Guide

Logging in Airflow


Airflow provides a ton of flexibility in configuring its logging system. All of the logging in Airflow is implemented through Python's standard logging library. Logs can be piped to remote storage, including Google Cloud Storage and Amazon S3 buckets, and most recently in Airflow 1.10, ElasticSearch.

A lot of the information on logging in Airflow can be found in the official documentation, but we've added a bit more flavor and detail about the logging module that Airflow utilizes. Given that our product is built on Airflow, we've thought a lot about how logs should be structured, and where they should be sent.

This guide is built for logging in Airflow 1.9, but a 1.10 version is coming soon

An Overview of Logging

If you just want to get more information on logging handlers, skip this section. This is merely more information to understand how the logging system is implemented in Airflow.

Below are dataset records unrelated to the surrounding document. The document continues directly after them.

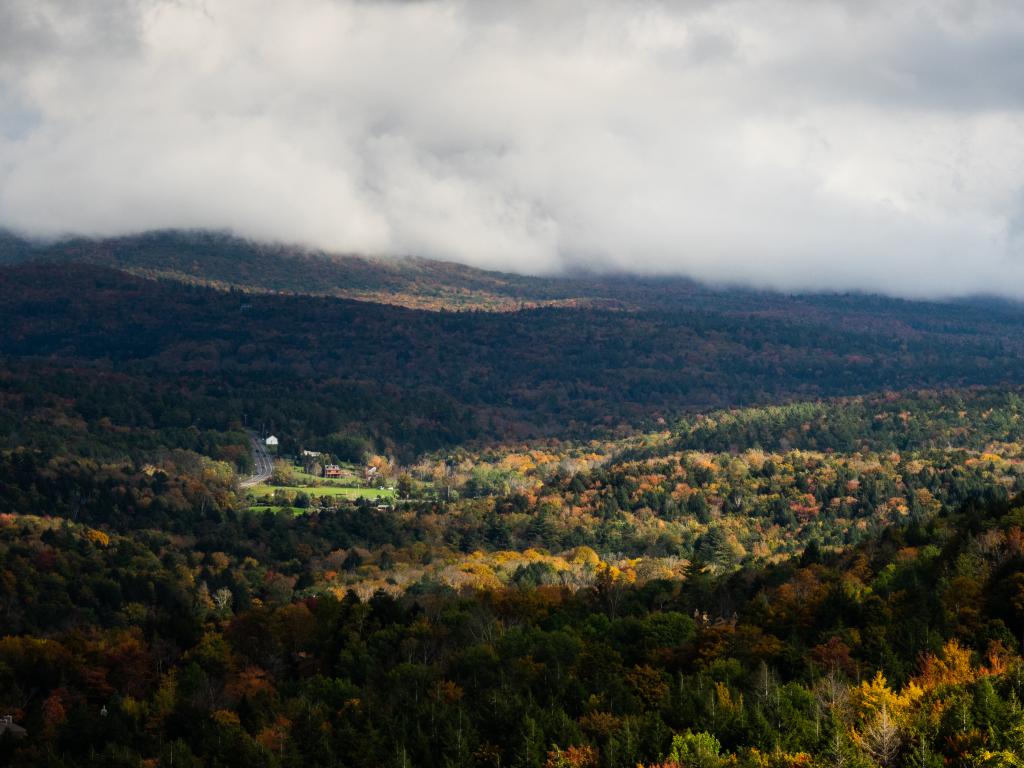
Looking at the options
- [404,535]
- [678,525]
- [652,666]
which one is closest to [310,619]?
[652,666]

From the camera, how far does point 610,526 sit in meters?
199

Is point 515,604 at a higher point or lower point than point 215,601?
higher

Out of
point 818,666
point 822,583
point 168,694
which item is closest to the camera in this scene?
point 818,666

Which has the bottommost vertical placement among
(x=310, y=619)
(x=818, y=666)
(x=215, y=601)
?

In The Twelve-Factor App's section on logging, logs are described as "the stream of aggregated, time-ordered events collected from the output streams of all running processes and backing services". Airflow has built around this philosophy, but given that it runs in a server-based environment, all of Airflow's logs are written to a file. When the user wants to access a log file through the web UI, that action triggers a GET request to retrieve the contents.

Airflow relies on a ton of different moving pieces, and all of its information output is integral to making sure the system is running as expected. Python's built in logging module allows for flexibility in configuring and routing logs from different pieces using different Loggers. A Logger object is instantiated by the logging.getLogger(name_of_logger) function. The sole purpose of the Logger object is to obtain messages with a log_level (ERROR, INFO, DEBUG) that need to be redirected to a specified destination. At its core, Airflow is comprised of a scheduler, a webserver, and a worker. All three of these components need a way to log out information.

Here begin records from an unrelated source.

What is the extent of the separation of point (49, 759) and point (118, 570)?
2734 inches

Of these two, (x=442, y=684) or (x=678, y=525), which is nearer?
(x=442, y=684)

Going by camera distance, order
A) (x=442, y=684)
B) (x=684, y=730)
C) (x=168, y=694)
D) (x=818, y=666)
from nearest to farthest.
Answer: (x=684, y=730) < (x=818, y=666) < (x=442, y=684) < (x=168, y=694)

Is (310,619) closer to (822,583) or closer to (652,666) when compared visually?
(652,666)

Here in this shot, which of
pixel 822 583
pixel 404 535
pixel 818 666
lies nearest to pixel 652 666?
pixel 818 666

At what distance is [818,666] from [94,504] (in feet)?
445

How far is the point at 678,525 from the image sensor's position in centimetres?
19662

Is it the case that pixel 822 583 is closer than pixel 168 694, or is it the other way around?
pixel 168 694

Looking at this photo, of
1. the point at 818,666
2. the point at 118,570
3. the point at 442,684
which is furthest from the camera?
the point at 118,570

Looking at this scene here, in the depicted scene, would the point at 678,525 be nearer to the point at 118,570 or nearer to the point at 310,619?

When a call is made to the logger such as self.log.info("Task 1 has finished!"), this message is turned into a LogRecord object, containing all of the metadata and data necessary for the final output. The LogRecord is passed to the handler through an emit function. The handler will "pass" (quotations for a reason) the LogRecord to a Formatter, which will subsequently pass the log back to the handler in its final, glorious, sparkling string form.

At this point, it is up to the Handler to decide what happens with the string. The logging module supports several different types of handlers, but the three most important to Airflow are:

  1. FileHandler- Directs output to a disk file
  2. StreamHandler- Directs output to a stream (stdout, stderr)
  3. NullHandler- Does nothing, is a dummy handler for testing and developing

As you might guess, all of the task instance logs, webserver logs, and scheduler logs get piped through a FileHandler and a StreamHandler at some point.

Demystifying Airflow's Logging Configuration

The logger in Airflow is configured through a dictionary-formatted file. All of the necessary configuration is either set here, or passed into this file as an environmental variable. The .py handler file is merely a tool that is passed all of its configuration arguments from a configuration file. There is absolutely no reason to declare configs and/or variables within these handler files, except for testing or debugging purposes.

In the .py, the context for the logger is set. This includes the type of handler to use, the formatter, and the level of the log message.

Let's take a look at the default logging configuration file that Airflow ships with.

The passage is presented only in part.